One of the most annoying parts of dealing with a traditional SQL database is that you invariably need to change your schemata. This can be done usually with some ALTER TABLE statements, but other times it requires scripts and careful use of transactions, etc. In CouchDB, the solution is to just start using your new schema. No migration needed. If it's a significant change, then you might need to change your views slightly, but nothing as annoying as what would be needed with SQL.
The other advantage of having no schema is that some types of data just aren't well suited to having a strict schema enforced upon them. My CouchDB-based lifestreaming application is a perfect example of the inherent flexibility of CouchDB's schemaless design is that all kinds of disparate information can be stored alongside each other and sorted and aggregated. There's also no reason that you need to use its schema-free nature this way. You could, for example, manually enforce a schema for certain databases, if needed.

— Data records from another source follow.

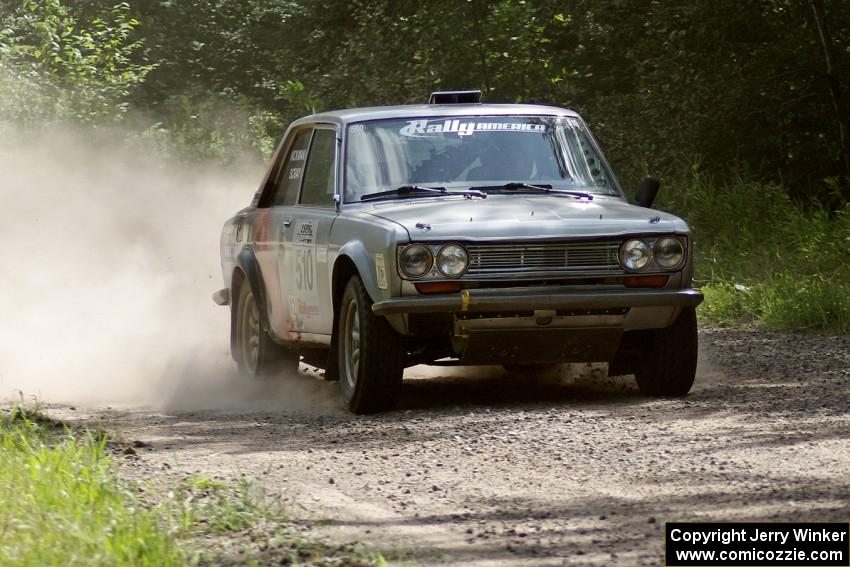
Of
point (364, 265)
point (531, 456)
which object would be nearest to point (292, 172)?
point (364, 265)

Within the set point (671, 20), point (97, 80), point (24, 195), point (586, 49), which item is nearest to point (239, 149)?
point (97, 80)

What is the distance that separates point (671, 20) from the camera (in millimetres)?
20484

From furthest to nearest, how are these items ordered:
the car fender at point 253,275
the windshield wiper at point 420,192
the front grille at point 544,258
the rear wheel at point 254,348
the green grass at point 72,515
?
1. the rear wheel at point 254,348
2. the car fender at point 253,275
3. the windshield wiper at point 420,192
4. the front grille at point 544,258
5. the green grass at point 72,515

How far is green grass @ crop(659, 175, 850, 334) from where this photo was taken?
43.9 ft

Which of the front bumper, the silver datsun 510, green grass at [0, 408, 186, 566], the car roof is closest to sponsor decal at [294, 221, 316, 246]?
the silver datsun 510

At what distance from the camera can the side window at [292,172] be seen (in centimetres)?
1062

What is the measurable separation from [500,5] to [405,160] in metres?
16.3

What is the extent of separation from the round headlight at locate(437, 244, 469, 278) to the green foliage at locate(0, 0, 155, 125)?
61.5 ft

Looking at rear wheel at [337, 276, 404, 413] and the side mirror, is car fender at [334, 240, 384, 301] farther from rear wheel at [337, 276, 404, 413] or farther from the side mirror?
the side mirror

When is the last time you tried to install MySQL or PostgreSQL drivers for your web development platform of choice? If you're using apt-get it's not so bad, but for just about every other platform, it's a total pain to get these drivers up and running. With CouchDB, there's no need. It speaks HTTP. Want to create a new database? Send an HTTP PUT request. Want to retrieve a document from the database? Send an HTTP GET. Want to delete a database? Send an HTTP DELETE. As you can see, the API is quite straightforward and if a client library doesn't already exist for your language of choice (hint: it does), then it will take you only a few minutes to write one.
But the best part about this is that we already have so many amazing and well-tested tools to deal with HTTP. For example, let's say you want to store one database on one server and another database on another server? It's as simple as setting up nginx or perlbal or varnish as a reverse proxy and having each URL go to a different machine. The same thing goes for transparent caching, etc. Oh, and also, web browsers know how to speak HTTP, too. You could easily write whole web apps served only from CouchDB.

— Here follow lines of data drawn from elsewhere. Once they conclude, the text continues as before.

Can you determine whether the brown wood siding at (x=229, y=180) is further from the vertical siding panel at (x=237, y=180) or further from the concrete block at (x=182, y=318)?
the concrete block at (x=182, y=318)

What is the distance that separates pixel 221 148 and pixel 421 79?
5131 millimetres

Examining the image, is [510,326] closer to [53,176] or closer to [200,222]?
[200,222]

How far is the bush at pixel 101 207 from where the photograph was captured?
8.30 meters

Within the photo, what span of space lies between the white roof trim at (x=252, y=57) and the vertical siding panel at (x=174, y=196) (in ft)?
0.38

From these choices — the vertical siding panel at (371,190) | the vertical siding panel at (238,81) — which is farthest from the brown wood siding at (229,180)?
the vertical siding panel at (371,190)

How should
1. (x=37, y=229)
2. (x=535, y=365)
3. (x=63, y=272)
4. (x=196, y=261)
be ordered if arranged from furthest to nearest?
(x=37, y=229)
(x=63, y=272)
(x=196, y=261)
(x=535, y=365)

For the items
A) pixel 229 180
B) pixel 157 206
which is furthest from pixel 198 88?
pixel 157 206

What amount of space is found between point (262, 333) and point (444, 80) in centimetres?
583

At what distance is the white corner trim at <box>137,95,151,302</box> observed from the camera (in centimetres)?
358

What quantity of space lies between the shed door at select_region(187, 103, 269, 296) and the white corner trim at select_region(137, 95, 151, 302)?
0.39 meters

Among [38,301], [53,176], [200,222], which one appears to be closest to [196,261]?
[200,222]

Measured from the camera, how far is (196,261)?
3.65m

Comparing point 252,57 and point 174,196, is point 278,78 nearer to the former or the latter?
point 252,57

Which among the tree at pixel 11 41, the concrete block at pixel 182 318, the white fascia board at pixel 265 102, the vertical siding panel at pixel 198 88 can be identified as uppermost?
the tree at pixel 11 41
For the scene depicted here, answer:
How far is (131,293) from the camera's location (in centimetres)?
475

Map/Reduce will kill every traditional data warehousing vendor in the market. Those who adapt to it as a design/deployment pattern will survive, the rest won't.

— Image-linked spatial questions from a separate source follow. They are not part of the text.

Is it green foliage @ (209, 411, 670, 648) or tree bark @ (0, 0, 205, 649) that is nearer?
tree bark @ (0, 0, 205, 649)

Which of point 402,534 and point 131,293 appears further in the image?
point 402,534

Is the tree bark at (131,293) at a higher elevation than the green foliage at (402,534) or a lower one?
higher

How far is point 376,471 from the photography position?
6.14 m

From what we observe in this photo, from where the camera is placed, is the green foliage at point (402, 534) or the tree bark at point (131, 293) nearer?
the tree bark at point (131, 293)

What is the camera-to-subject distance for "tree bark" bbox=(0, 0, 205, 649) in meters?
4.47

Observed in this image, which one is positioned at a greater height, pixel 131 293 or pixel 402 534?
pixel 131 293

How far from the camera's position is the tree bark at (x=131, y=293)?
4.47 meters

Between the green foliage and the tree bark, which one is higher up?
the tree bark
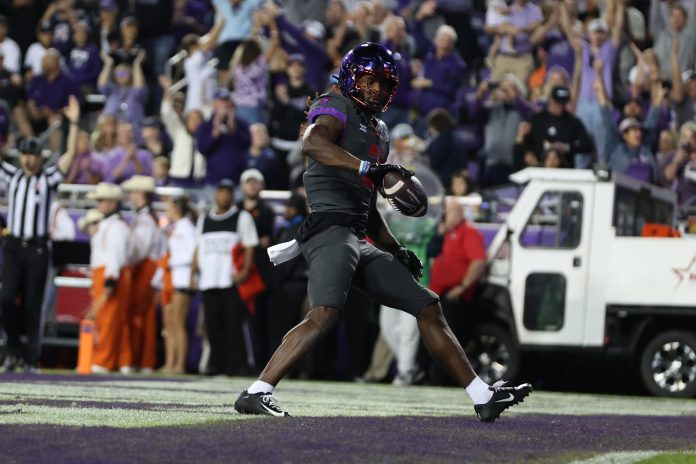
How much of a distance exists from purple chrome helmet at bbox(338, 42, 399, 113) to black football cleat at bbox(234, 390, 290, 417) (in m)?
1.52

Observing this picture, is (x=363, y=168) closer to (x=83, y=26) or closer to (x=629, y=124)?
(x=629, y=124)

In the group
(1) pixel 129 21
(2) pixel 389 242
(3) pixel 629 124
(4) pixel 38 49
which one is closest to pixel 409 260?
(2) pixel 389 242

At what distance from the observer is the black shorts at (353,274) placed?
6.97m

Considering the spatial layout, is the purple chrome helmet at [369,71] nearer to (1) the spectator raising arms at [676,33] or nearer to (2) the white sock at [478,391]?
(2) the white sock at [478,391]

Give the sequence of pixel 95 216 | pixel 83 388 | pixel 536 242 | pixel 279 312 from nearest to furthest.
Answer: pixel 83 388
pixel 536 242
pixel 279 312
pixel 95 216

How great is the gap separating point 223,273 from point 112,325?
159 cm

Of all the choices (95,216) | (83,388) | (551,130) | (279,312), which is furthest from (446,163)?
(83,388)

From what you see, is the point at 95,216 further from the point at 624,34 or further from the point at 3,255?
the point at 624,34

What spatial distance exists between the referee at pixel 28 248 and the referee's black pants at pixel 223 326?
1.79m

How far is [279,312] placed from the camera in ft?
51.4

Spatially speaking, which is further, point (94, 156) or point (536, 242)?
point (94, 156)

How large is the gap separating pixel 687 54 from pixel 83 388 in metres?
9.52

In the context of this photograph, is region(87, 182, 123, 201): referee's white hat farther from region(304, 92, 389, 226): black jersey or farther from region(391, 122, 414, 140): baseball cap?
region(304, 92, 389, 226): black jersey

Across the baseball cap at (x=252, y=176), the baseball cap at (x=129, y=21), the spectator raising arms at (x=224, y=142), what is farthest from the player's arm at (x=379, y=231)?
the baseball cap at (x=129, y=21)
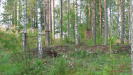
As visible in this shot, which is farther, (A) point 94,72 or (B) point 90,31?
(B) point 90,31

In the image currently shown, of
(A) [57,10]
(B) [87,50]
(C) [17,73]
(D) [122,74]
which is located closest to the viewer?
(D) [122,74]

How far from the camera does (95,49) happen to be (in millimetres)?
12125

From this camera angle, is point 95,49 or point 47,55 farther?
point 95,49

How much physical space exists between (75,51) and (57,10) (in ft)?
93.1

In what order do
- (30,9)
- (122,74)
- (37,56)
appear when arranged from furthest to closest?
(30,9) → (37,56) → (122,74)

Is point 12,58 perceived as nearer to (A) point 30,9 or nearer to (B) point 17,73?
(B) point 17,73

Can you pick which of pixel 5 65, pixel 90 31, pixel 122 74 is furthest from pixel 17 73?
pixel 90 31

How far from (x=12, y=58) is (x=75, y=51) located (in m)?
3.03

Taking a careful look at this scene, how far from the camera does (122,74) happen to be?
6.78 m

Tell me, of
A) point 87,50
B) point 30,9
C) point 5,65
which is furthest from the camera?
point 30,9

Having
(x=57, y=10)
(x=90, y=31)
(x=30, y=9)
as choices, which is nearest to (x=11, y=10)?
(x=30, y=9)

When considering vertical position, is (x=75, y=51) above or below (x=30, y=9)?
below

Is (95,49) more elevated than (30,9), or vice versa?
(30,9)

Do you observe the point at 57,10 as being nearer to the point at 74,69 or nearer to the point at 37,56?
the point at 37,56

Sounds like someone from Google must have said this, or some Hadoop evangelist, or maybe someone who works on CouchDB. In fact, this comes from Brian Aker, a MySQL hacker who was Director of Architecture at MySQL AB and is now developing the open source fork of MySQL named Drizzle (also a very exciting project in its own right). He's right, too. Google was on to something in a big way when they unveiled their whitepaper on Map/Reduce. It's not the be-all end-all for processing and generating large data sets, but it certainly is a proven technology for that task.
Brian talks about massively multi-core machines which seem the inevitability these days, and we will need to start writing logic that is massively parallelizable to take advantage of these masses of CPUs. Map/Reduce is one way to force ourselves to write logic that can be parallelized. It is a good choice for any new database system to adopt for this reason, and that's why it's great to see that CouchDB has adopted it. It's just one more reason why CouchDB rocks.
I could talk about any of those things, and more. It just comes down to this: CouchDB rocks. But don't take my word for it--try it out for yourself!